▶ [Source excerpt]
━━━━

Mexico Trucker Online Articles

Cleaning up the corruption – Bridge official accused of embezzling 1.2 million

José Gabriel Marín LoyaNUEVO LAREDO – The former director of the Nuevo Laredo department that oversees the Mexican side of the World Trade Bridge has been charged with misappropriating more than $1 million in city funds. Gabriel Marín Loya, 39, was appointed head of the Fideicomiso del Puente III by then-Mayor Daniel Peña Treviño and served nearly three years, until fall 2007, near the end of Peña Treviño’s term.

He was arrested Wednesday and taken to prison. On Thursday, he was taken before Judge Pedro Francisco Pérez Vázquez of the First State Criminal Court to hear the charges against him: bribery, abuse of official power and embezzling more than 13 million pesos ($1.2 million).

Marín Loya’s attorney declared his client innocent; Marín Loya declined to testify before the judge, invoking Mexico’s constitutional right against self-incrimination. It is similar to pleading the Fifth Amendment in the United States.

“I abstain from making a statement as well as from being interrogated by the state prosecutor,” he said. “I am protected under Article 20 of the Constitution.”

Marín Loya arrived at the courthouse in handcuffs, surrounded by 10 law enforcement officers. The hearing started at 11:55 a.m. and ended at 1:47 p.m.

The secretary of the court advised Marín Loya that he and 12 others are accused of taking more than 13 million pesos from the coffers of the Fideicomiso del Puente III (the World Trade Bridge). The names of the other suspects were not immediately available.

According to court documents, the money was taken at different times by means of checks signed by Peña Treviño and Marín Loya. The former mayor has not been charged in the case.

━━━━

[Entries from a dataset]

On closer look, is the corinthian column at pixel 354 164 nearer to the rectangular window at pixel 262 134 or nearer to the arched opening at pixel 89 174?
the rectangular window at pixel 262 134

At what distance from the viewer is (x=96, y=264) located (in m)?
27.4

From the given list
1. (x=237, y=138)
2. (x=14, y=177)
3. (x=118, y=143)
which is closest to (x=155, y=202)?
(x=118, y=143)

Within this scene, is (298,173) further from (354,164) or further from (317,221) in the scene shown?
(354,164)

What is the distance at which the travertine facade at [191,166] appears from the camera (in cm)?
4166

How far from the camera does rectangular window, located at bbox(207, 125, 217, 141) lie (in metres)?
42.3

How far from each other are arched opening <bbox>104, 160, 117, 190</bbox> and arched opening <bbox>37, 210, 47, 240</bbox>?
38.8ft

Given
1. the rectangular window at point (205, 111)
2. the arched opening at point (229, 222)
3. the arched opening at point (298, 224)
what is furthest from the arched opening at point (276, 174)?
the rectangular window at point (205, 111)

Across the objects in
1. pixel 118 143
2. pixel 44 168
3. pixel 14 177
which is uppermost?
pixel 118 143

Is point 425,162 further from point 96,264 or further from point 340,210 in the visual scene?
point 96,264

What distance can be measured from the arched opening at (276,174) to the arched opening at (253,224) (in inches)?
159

━━━━

▶ [Things to do]
(A) In the article on the bridge embezzlement case, why did Marín Loya decline to testify before the judge?
(B) Write out the lines of the listing verbatim, from the line containing "At what distance" through the end of the listing.

▶ [Solutions]
(A) He invoked Mexico's constitutional right against self-incrimination. He said he was protected under Article 20 of the Constitution.

(B)
At what distance from the viewer is (x=96, y=264) located (in m)?
27.4

From the given list
1. (x=237, y=138)
2. (x=14, y=177)
3. (x=118, y=143)
which is closest to (x=155, y=202)?
(x=118, y=143)

Within this scene, is (298,173) further from (354,164) or further from (317,221) in the scene shown?
(354,164)

What is the distance at which the travertine facade at [191,166] appears from the camera (in cm)?
4166

How far from the camera does rectangular window, located at bbox(207, 125, 217, 141) lie (in metres)?
42.3

How far from each other are arched opening <bbox>104, 160, 117, 190</bbox> and arched opening <bbox>37, 210, 47, 240</bbox>?
38.8ft

Given
1. the rectangular window at point (205, 111)
2. the arched opening at point (229, 222)
3. the arched opening at point (298, 224)
what is furthest from the arched opening at point (276, 174)?
the rectangular window at point (205, 111)

Across the objects in
1. pixel 118 143
2. pixel 44 168
3. pixel 14 177
which is uppermost?
pixel 118 143

Is point 425,162 further from point 96,264 or further from point 340,210 in the visual scene?
point 96,264

What distance can be measured from the arched opening at (276,174) to the arched opening at (253,224) (in inches)?
159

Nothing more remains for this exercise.